*Extrait du texte*:
Cette conviction l'envahit tout entier. En lui et
par lui les promesses des prophètes et les
aspirations de la foi israélite devaient
devenir réalité. Le monde ancien
touchait à son terme; un jour divin allait
paraître, apportant la délivrance et
l'accomplissement, une nouvelle alliance des coeurs
avec le Très-Haut, une
révélation de Dieu parmi son peuple,
en sorte que «la terre fût remplie de sa
connaissance, comme le fond de la mer des eaux qui
le couvrent ».
De quelle manière, sous
quelle forme, ces choses devaient-elles se
réaliser, selon la pensée de
Jésus? C'est une question que les
théologiens débattent encore. Pour ma
part, je ne puis croire qu'il se fit du royaume de
Dieu et de sa venue, la représentation
précise que les théologiens estiment
pouvoir déduire de ses paroles et des
idées religieuses de son temps. Tous ses
concepts découlaient trop directement d'une
expérience originale et d'une perception
immédiate, pour qu'il en fût ainsi.
Ils se maintenaient incessamment, de ce fait, dans
le courant de la vie, du mouvement, du devenir; car
c'est là le résultat certain du
développement de la personnalité et
de l'abondance de ses expériences
quotidiennes, chez ceux du moins dont la vie
jaillit directement d'une intuition
spontanée. Preuve en sont, dans
l'Évangile, les divergences et les
contradictions nombreuses que les
théoriciens les plus exercés ne
réussissent point à concilier, en
sorte qu'ils se voient obligés
d'éluder ou de taxer d'interpolation tout ce
qui ne cadre pas avec leur système. Ils
semblent ignorer à quel point ces conflits
de la conscience intime sont indispensables au
développement spirituel.

*Enregistrements fournis*:
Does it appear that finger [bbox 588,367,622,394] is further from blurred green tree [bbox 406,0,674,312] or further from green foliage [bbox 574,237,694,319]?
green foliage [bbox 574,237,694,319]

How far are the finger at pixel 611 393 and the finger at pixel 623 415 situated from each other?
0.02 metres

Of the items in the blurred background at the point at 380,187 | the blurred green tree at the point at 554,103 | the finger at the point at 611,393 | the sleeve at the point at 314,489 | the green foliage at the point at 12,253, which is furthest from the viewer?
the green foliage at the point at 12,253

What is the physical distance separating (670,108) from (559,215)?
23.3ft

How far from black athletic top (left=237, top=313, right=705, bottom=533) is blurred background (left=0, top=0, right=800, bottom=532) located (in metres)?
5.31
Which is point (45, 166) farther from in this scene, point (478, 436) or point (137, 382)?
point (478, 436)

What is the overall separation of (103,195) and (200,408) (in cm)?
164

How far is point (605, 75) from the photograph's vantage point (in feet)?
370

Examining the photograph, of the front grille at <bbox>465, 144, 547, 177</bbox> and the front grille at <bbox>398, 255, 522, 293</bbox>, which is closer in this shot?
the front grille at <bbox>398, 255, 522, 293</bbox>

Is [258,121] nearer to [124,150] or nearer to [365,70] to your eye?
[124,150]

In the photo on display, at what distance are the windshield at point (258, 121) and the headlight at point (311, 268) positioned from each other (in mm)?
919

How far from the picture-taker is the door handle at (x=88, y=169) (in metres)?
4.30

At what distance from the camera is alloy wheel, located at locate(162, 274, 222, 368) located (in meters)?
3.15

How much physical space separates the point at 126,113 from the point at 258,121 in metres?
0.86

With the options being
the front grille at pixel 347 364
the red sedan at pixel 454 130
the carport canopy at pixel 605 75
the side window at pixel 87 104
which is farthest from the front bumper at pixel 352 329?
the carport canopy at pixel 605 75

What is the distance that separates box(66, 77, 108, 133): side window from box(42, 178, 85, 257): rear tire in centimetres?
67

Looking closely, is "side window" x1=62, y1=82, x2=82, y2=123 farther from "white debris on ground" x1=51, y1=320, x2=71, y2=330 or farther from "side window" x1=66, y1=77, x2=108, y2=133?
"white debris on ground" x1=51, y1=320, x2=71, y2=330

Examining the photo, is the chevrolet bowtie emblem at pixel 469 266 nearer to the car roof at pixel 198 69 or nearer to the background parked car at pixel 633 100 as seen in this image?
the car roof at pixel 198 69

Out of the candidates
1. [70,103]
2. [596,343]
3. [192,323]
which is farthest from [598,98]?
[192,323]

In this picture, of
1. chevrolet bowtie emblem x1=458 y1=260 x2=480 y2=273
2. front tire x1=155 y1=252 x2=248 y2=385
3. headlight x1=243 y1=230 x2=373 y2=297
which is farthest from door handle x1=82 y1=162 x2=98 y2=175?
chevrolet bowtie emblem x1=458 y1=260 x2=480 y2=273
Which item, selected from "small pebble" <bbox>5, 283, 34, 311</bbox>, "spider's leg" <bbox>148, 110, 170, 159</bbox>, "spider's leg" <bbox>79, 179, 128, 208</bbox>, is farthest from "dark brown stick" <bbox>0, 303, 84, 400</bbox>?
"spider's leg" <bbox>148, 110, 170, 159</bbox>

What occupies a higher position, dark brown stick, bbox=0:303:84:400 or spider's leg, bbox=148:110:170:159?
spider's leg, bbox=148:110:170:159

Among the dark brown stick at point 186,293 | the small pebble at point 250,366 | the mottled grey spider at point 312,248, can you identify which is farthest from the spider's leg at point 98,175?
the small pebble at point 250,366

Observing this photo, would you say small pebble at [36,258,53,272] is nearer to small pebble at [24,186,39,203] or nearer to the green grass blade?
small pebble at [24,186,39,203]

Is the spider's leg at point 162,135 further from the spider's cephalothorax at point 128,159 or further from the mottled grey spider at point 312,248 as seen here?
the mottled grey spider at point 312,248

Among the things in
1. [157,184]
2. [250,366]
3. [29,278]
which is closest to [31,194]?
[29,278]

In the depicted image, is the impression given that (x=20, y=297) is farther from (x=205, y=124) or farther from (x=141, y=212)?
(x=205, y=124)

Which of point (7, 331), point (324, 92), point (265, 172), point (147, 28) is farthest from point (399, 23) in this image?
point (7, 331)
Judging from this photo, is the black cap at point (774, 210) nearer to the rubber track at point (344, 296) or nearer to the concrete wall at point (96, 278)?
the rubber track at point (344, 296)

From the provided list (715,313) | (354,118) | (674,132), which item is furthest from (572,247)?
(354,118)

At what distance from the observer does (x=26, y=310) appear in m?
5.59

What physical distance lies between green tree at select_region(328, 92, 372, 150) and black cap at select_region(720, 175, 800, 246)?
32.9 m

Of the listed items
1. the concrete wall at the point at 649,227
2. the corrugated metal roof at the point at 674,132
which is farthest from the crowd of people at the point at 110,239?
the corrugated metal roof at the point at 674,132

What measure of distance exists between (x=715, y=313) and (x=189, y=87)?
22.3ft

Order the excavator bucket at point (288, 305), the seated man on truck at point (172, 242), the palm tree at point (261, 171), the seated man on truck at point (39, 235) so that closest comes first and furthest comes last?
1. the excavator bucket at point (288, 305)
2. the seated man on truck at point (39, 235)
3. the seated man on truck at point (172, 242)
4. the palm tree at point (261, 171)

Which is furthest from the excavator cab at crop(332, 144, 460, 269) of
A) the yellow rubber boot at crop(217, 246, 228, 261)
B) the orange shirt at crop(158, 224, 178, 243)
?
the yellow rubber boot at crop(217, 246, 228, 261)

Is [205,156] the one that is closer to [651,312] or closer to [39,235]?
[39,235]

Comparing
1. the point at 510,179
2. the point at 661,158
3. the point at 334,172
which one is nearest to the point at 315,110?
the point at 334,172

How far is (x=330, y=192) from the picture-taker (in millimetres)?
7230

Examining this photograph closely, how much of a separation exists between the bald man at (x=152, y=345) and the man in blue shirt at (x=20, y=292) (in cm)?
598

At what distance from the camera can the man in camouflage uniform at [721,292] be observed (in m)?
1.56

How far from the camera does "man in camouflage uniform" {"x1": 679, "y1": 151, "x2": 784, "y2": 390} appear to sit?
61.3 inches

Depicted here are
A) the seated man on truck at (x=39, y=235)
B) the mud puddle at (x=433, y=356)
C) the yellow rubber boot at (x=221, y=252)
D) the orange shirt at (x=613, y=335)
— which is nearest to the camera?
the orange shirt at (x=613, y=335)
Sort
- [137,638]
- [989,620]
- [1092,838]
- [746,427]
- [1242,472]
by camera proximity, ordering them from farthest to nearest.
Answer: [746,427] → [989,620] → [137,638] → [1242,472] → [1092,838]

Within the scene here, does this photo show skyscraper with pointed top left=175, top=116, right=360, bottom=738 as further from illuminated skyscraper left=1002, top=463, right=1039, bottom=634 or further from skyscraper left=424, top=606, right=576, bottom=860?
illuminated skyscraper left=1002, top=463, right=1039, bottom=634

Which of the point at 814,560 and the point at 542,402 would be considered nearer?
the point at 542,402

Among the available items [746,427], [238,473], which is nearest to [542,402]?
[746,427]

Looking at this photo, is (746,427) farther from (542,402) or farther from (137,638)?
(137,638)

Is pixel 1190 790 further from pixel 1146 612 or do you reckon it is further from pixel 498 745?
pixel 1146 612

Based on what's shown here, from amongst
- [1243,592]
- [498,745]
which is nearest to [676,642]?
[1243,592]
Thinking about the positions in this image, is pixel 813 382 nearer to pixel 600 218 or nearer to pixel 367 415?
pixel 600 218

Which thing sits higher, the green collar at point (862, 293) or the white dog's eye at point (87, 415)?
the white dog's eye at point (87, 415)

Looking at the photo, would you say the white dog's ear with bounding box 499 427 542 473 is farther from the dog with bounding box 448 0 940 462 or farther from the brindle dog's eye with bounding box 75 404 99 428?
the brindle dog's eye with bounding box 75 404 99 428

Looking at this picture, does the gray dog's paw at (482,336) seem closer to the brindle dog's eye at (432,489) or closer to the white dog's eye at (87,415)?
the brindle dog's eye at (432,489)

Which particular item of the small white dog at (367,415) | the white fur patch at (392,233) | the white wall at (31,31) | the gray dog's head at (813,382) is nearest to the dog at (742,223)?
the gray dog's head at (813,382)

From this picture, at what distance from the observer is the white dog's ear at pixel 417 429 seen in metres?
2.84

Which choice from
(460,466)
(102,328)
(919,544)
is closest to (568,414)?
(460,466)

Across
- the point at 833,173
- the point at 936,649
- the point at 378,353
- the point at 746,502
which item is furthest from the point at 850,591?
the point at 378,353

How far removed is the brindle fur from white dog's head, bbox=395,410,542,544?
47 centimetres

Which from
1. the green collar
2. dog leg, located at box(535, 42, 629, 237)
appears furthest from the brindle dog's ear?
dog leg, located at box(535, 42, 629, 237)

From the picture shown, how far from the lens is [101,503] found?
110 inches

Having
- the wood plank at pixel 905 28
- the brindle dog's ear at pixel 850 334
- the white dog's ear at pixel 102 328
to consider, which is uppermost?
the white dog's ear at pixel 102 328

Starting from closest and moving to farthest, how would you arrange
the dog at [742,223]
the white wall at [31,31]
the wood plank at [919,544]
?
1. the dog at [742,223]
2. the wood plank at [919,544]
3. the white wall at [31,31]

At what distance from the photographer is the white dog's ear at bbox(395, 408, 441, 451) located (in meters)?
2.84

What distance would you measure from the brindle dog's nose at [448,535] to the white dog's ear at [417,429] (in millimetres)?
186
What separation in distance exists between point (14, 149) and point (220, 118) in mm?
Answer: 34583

*Problèmes à résoudre*:
#1 Selon le texte sur le royaume de Dieu, pourquoi l'auteur ne croit-il pas que Jésus se soit fait une représentation précise du royaume et de sa venue ? Répondez en une à trois phrases.
#2 Prolongez, s'il vous plaît, le texte sur le royaume de Dieu à la suite de sa dernière phrase.

*Réponses par tâche*:
#1 L'auteur ne peut le croire, car tous les concepts de Jésus découlaient trop directement d'une expérience originale et d'une perception immédiate. De ce fait, ils restaient sans cesse dans le courant de la vie, du mouvement et du devenir.

#2
À mon avis, de nombreux
indices nous autorisent à conclure que tant
que rien ne fit prévoir la catastrophe
finale, Jésus se représenta l'avenir
sous l'aspect que lui avait prêté le
Second Esaïe. Mais l'histoire de la tentation
me paraît indiquer que, dès l'abord
aussi, il entrevit d'autres perspectives et
d'autres issues. Ce qui est le plus probable, c'est
que sa pensée qui eut pour point de
départ la prédication de Jean et sa
conception du royaume de Dieu, ne tarda pas
à se frayer sa propre voie.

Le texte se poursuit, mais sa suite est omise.